Until a Product Sells | Episode 1: What It Means to Run a Brand

Columnist

Hyunjin Park OSULLOC e-Commerce Sales Team

 

Editor's Note


The things that don't show up clearly in the numbers, but that we're actually deciding every single day.
This series is about how those moments are made. I'll unpack, one by one, the choices I make every day: which products to show first, how to address customers, and how to guide them through to a purchase.

 

 

[Out of everything competing for attention, earning that one click from a customer]

 

 

It takes only a few seconds for a customer to click on a page. Behind those few seconds are dozens of decisions. The better the planning, the less visible those decisions are. The first thing I do when I get to work is open the previous day's dashboard to see how all those choices actually landed.

Which products sold well, where traffic came from, and where people dropped off. The numbers sit there quietly. But the strange thing is, I don't jump straight to conclusions when I look at them. Why was it this particular product yesterday? Was it the promotion, the season, or the way the page first appeared? Before I reach for the numbers, I find myself wanting to understand the situation that produced them.

When I trace this instinct back, I have to go back long before my time at OSULLOC. It started in college, when I built and launched an app with an IT club and came face-to-face with user logs for the first time. How long someone stayed on a given screen, where they dropped off, and when they came back. At first, I just thought of it as data. But as I sat with it a little longer, something strange stirred in me. The person who opened the app at 7 in the morning was probably on the subway heading to work. The person who lingered on a particular screen at 11 at night was probably lying in bed, turning something over in their mind. The moment I felt that each log carried someone's time and context, the way I saw data changed entirely. That was when it started: looking past the numbers to picture the day of the person behind them.

That instinct hasn't changed much since. The screens are different now, and the numbers are different. But what I'm still looking for is the person on the other side of them.

= Records of spatial reasoning questions =
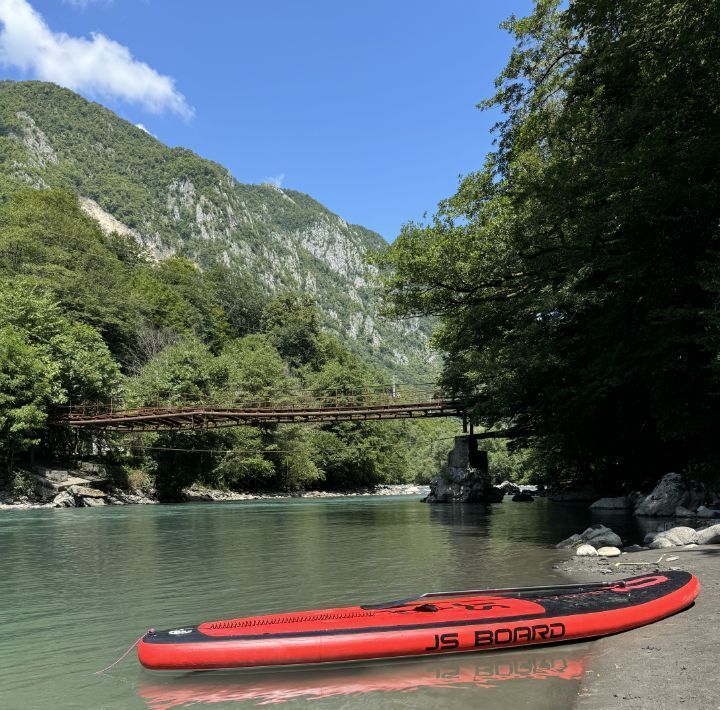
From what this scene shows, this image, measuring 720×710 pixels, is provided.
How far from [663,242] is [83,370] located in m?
31.2

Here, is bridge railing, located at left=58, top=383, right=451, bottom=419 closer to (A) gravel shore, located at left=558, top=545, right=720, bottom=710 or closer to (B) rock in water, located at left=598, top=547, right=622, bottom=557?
(B) rock in water, located at left=598, top=547, right=622, bottom=557

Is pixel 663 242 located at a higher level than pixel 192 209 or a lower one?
lower

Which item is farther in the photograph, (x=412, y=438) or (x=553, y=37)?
(x=412, y=438)

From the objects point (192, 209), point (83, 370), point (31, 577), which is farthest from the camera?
point (192, 209)

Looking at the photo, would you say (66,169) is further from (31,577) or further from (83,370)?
(31,577)

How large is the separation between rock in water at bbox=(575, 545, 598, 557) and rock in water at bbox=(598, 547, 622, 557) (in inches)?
3.6

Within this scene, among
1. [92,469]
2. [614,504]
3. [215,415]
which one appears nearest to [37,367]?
[92,469]

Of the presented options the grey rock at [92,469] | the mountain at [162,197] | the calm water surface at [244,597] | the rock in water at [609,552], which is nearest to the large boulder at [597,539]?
the calm water surface at [244,597]

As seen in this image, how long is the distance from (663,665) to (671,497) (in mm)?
13378

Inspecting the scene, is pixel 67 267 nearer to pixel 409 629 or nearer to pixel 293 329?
pixel 293 329

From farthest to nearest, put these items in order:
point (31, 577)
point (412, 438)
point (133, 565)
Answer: point (412, 438) → point (133, 565) → point (31, 577)

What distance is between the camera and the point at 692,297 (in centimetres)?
1096

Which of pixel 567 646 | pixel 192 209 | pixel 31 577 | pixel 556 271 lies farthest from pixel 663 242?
pixel 192 209

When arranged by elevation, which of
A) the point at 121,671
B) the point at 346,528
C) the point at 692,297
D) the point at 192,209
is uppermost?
the point at 192,209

= Challenges =
**a.** Answer these questions about the column on running a brand:
(i) Which team is Hyunjin Park part of?
(ii) What does the writer first do after getting to work?
(iii) When and how did the writer first encounter user logs?
**b.** Transcribe the records from the line containing "Of the presented" through the last line of the records, with both ends included and every line reproduced unchanged.

= Worked solutions =
**a.**
(i) The OSULLOC e-Commerce Sales Team.
(ii) The writer opens the previous day's dashboard.
(iii) In college, after building and launching an app with an IT club.

**b.**
Of the presented options the grey rock at [92,469] | the mountain at [162,197] | the calm water surface at [244,597] | the rock in water at [609,552], which is nearest to the large boulder at [597,539]?
the calm water surface at [244,597]

As seen in this image, how long is the distance from (663,665) to (671,497) (in mm)?
13378

Inspecting the scene, is pixel 67 267 nearer to pixel 409 629 or nearer to pixel 293 329?
pixel 293 329

From farthest to nearest, put these items in order:
point (31, 577)
point (412, 438)
point (133, 565)
Answer: point (412, 438) → point (133, 565) → point (31, 577)

What distance is between the camera and the point at 692,297 (in centimetres)?
1096

Which of pixel 567 646 | pixel 192 209 | pixel 31 577 | pixel 556 271 lies farthest from pixel 663 242?
pixel 192 209

When arranged by elevation, which of
A) the point at 121,671
B) the point at 346,528
C) the point at 692,297
D) the point at 192,209
is uppermost?
the point at 192,209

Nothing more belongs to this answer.